Kernel functions are also used to quantify differences between two pairs of objects in $X$ - a kernel function also has two properties:

It is symmetric

$\forall x, x' \in X, \kappa(x, x') = \kappa(x', x)$
It is non-negative

$\forall x, x' \in X, \kappa(x, x') \ge 0$

Or in layman terms, for any two pair of points $x$ and $x'$ in the data $X$ , the results of the calling the kernel functions $\kappa(x, x')$ and $\kappa(x', x)$ are the same. Furthermore, the mapped data point (to a higher dimension) using $\kappa$ results in a value greater than or equal to zero.

5.5.3.2 Linear kernels

Here, the kernel function $\kappa(x, x')$ is denoted as the dot product between two vectors - in other words:

$\begin{equation} \kappa(x, x') = x^Tx' \end{equation}$

Linear kernels map the data to the same dimensional space as the data.

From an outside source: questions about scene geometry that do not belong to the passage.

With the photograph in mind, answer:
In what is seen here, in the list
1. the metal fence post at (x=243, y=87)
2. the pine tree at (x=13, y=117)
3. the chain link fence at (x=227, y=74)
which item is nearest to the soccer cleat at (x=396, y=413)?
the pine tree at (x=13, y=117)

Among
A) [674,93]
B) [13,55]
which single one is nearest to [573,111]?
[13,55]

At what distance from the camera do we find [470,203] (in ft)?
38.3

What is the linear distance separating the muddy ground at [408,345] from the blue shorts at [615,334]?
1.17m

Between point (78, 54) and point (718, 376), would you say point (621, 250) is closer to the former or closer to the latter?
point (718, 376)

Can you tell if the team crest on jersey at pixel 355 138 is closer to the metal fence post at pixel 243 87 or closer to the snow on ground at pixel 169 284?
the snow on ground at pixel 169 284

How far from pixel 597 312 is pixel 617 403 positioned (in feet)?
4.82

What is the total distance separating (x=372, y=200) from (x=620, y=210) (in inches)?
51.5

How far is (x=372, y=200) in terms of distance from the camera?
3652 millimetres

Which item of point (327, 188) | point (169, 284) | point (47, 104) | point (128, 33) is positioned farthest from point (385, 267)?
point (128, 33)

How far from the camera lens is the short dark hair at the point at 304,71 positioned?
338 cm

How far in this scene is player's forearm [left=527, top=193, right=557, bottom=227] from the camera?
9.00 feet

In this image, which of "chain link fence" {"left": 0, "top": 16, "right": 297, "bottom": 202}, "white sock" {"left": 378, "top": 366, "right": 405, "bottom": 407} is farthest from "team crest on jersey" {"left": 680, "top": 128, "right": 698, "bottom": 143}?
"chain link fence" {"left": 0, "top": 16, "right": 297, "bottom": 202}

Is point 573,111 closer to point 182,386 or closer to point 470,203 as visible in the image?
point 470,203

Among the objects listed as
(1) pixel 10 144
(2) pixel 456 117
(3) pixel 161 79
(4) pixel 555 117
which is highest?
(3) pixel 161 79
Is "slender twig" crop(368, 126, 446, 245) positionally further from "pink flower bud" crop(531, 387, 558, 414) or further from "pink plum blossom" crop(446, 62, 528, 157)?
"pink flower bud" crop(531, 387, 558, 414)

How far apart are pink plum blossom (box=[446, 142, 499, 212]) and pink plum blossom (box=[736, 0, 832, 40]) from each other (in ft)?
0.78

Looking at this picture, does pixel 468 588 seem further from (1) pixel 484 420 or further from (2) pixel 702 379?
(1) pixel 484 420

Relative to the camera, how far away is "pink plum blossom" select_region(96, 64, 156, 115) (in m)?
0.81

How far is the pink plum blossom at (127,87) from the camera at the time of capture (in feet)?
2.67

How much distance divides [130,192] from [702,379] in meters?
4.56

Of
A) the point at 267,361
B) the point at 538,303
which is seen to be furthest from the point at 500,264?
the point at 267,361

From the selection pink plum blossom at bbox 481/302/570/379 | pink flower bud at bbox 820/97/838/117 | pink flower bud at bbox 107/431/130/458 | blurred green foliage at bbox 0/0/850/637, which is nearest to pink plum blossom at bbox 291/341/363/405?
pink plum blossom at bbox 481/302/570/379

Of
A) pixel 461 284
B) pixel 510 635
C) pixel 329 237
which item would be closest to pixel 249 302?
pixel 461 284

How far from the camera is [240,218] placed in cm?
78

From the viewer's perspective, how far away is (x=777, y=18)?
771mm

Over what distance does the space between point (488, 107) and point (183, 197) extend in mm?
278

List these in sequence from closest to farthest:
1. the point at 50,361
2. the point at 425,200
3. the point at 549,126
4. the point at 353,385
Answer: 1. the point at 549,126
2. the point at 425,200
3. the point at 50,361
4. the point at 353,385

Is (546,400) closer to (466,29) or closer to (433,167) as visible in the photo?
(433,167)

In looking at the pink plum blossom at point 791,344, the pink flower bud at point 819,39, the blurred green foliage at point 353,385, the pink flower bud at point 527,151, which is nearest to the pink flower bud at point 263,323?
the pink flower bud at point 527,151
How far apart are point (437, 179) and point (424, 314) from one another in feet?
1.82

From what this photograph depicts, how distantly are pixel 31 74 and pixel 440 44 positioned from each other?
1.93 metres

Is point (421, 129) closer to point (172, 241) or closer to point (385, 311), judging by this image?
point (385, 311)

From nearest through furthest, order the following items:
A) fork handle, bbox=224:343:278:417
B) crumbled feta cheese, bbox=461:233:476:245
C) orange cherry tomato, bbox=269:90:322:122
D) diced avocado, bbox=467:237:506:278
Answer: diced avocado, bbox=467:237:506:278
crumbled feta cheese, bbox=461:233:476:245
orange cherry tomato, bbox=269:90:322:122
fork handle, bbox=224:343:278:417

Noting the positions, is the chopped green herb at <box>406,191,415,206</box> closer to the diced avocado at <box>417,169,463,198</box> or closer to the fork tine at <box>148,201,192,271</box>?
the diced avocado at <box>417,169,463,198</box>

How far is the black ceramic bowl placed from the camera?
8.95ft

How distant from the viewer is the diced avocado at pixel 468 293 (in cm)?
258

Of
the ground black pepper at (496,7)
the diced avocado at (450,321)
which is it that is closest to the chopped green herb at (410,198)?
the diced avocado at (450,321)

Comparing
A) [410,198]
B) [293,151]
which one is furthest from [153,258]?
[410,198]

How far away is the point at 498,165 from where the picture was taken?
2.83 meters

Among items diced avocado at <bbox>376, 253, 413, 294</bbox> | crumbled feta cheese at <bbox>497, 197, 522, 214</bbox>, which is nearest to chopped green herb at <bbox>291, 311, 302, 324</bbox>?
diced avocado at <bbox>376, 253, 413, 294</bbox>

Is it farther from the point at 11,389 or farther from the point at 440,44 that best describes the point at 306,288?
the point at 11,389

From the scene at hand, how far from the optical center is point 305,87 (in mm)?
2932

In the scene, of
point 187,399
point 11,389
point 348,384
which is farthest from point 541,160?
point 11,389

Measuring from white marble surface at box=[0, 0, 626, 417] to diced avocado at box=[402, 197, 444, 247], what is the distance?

In our case, it looks like there’s a clear separation between treated and control subjects - hence, I didn’t think it was necessary to map our data to a higher dimensional space.

5.5.3.3 Gaussian kernels

The Gaussian kernel (or the radial basis function - what e1071 refers to as radial) is denoted by:

$\begin{equation} \kappa(x, x') = \exp{\left(-\frac{1}{2}(x - x')^T \times \Sigma^{-1}(x - x')\right)} \end{equation}$

Where $\Sigma$ is the covariance matrix of all variables in the data.